#### Article ####

Le GN contre la structure – Partie I : hétérotopie et communitas (2/2) | 2017-09-xx
« Le GN contre la structure » est une série d’articles qui vise à questionner les effets sociaux et collectifs du GN, en mettant l’accent sur son caractère subversif.
Ce double article parle de GN, de création, de subversion et de communauté. Il fait usage de deux concepts majeurs, l’hétérotopie de Michel Foucault et la communitas de Victor Turner, qu’il tente d’expliciter en les appliquant à une expérience singulière : celle de LaboGN 2017.
Dans cet article, j’utilise les concepts de liminarité et communitas pour appréhender les modes relationnels spécifiques permis par LaboGN, en m’appuyant notamment sur l’écriture collective d’un jeu. Cette réflexion dépend du précédent développement sur l’hétérotopie foucaldienne.

####

### Énoncé 1
Indiquez si chacune des affirmations suivantes concorde avec l'article, en répondant par oui ou par non et en citant les mots décisifs du texte. (a) La série « Le GN contre la structure » met l'accent sur le caractère subversif du GN. (b) Le concept d'hétérotopie est attribué à Victor Turner. (c) La réflexion de cet article ne s'appuie pas sur le développement précédent consacré à l'hétérotopie.
### Énoncé 2
Rédigez la suite de l'article sur le GN, la liminarité et la communitas, à partir de sa dernière phrase.

#### Matériel fourni ####

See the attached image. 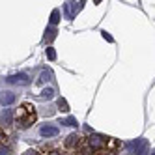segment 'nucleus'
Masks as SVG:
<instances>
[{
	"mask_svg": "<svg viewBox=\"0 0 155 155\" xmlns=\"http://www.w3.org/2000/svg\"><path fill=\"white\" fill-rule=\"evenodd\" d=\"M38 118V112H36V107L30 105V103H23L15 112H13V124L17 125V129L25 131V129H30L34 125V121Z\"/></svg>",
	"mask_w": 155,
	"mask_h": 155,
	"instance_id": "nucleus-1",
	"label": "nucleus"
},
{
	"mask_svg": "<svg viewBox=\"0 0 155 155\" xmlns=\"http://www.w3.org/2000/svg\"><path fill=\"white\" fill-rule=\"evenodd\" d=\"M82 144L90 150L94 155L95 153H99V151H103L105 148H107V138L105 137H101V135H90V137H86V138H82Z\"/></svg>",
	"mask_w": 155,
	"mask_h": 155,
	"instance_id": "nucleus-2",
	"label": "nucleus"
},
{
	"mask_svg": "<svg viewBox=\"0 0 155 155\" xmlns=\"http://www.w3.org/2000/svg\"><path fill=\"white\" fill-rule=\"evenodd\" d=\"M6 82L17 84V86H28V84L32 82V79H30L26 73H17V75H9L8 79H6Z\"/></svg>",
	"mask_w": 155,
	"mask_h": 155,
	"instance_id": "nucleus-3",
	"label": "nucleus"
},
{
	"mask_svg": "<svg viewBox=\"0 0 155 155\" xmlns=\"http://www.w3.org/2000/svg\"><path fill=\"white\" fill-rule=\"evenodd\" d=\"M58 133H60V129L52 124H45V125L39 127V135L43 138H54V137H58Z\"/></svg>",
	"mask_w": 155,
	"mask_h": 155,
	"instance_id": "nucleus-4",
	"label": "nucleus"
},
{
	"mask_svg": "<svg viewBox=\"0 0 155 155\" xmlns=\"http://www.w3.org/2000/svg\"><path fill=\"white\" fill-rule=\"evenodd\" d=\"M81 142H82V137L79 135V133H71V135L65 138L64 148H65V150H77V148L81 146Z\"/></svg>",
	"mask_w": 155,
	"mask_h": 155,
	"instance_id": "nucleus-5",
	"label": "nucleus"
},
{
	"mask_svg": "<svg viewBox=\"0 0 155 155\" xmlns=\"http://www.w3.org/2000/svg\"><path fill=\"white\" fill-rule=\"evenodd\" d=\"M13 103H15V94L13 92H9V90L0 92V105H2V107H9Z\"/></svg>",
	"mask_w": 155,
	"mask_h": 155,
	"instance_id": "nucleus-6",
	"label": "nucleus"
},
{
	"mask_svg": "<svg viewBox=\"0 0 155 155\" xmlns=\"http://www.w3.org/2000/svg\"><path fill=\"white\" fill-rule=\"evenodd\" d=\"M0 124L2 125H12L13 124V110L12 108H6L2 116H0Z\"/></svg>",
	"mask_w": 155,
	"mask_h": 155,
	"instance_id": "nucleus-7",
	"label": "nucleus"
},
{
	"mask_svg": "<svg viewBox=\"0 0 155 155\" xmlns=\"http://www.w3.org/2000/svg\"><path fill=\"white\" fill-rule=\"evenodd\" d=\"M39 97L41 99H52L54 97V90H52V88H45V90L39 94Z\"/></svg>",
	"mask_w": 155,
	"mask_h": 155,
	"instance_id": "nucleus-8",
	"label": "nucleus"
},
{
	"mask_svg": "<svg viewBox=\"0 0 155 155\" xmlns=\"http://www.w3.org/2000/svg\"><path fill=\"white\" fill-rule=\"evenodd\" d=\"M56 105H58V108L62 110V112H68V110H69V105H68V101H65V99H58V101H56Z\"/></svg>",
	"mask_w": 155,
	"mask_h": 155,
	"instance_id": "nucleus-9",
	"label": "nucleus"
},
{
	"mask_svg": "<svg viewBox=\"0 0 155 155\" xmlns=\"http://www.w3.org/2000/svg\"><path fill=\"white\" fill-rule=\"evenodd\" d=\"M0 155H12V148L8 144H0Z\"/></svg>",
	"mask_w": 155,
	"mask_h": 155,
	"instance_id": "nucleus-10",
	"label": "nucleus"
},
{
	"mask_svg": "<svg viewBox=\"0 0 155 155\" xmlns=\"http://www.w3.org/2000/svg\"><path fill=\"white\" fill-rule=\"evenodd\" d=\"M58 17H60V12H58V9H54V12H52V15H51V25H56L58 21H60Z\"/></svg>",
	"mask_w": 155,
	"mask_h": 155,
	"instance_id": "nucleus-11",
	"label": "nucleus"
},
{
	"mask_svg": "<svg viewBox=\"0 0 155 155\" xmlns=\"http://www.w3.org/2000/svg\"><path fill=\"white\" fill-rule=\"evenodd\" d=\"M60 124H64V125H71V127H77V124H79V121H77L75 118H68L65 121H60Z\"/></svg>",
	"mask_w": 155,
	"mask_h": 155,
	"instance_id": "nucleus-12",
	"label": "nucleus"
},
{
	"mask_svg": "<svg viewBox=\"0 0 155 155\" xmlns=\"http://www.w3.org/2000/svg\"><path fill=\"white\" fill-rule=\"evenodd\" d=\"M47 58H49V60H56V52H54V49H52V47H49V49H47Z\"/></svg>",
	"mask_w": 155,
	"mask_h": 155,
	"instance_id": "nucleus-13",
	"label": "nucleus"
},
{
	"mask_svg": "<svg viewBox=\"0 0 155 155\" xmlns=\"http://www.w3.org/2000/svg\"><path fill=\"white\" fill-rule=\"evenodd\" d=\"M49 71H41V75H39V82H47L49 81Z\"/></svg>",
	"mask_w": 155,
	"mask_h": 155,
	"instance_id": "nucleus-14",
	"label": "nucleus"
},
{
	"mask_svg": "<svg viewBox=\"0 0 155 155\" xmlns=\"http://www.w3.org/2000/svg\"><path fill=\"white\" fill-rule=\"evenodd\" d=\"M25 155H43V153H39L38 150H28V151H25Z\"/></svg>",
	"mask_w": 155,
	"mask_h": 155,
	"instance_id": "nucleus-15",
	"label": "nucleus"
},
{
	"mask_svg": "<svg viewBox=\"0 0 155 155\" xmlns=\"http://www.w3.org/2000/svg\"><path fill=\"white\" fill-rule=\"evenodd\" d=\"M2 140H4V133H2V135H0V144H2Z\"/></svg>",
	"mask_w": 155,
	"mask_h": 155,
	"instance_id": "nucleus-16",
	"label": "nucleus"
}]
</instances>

####
#### Matériel fourni ####

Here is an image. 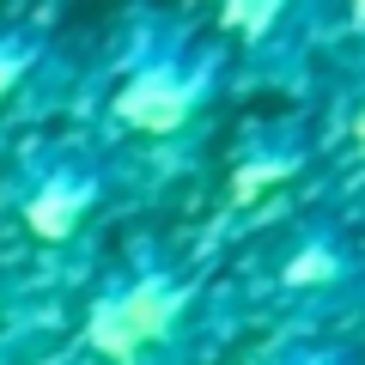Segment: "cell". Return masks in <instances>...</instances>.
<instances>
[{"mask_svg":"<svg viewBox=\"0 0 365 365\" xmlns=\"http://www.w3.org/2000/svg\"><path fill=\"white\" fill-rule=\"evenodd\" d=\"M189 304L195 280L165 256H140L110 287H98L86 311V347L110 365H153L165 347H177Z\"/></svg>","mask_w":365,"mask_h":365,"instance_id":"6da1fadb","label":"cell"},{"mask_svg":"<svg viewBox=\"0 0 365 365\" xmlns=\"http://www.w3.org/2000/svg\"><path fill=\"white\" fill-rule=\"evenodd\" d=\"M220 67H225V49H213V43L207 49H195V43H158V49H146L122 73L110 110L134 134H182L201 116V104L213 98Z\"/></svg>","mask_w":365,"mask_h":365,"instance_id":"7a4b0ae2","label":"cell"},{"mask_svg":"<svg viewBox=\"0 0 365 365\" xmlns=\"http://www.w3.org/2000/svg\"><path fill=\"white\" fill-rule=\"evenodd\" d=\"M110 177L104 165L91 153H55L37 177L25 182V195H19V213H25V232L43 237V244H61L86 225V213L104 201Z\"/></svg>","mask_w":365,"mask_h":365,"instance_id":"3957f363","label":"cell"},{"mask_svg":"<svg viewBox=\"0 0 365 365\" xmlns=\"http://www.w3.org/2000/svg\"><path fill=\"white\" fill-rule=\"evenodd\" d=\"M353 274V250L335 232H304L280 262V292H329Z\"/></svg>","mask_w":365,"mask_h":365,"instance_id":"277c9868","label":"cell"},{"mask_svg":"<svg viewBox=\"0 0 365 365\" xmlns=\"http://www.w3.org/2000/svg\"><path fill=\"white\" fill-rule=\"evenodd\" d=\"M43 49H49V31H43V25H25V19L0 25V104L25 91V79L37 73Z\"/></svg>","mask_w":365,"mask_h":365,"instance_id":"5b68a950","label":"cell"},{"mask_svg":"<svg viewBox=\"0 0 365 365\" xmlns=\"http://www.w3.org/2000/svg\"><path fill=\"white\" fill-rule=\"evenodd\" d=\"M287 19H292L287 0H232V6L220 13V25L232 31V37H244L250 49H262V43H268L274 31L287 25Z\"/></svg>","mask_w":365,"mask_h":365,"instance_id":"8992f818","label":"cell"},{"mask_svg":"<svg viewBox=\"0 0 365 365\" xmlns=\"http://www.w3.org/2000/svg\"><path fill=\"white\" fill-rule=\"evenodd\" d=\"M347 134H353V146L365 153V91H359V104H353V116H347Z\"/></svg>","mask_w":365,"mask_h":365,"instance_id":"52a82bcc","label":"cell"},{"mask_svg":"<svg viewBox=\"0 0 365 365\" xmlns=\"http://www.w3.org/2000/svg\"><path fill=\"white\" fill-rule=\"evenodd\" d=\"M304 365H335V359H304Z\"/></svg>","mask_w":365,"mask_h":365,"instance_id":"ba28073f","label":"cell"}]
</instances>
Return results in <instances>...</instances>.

####

### Réponse 1
(a) Oui : « en mettant l’accent sur son caractère subversif ».
(b) Non : « l’hétérotopie de Michel Foucault et la communitas de Victor Turner ».
(c) Non : « Cette réflexion dépend du précédent développement sur l’hétérotopie foucaldienne. »

### Réponse 2
Dans l’épisode précédent, je vous parlais de mon expérience de LaboGN 2017 sous le prisme de l’hétérotopie de Michel Foucault dans un premier article de la catégorie-projet « Le GN contre la structure ». J’y décrivais LaboGN, convention de GN polymorphe a mi-chemin de la colonie de vacances pour adultes, comme un « espace autre », un lieu qui se distingue radicalement de ce que Foucault rassemble sous le terme de culture et auquel je substituerai aujourd’hui le terme de structure. C’est la relation critique que LaboGN, comme lieu et comme intention, entretient avec celle-ci, qui m’amenait à en souligner le caractère hétérotopique, la qualité d’ailleurs véritable et subversif.
Toutefois, puisque le lieu, pour spécifique qu’il soit, importe moins que les relations dont il est le cadre, je voudrais partager ici une expérience singulière : écrire ensemble.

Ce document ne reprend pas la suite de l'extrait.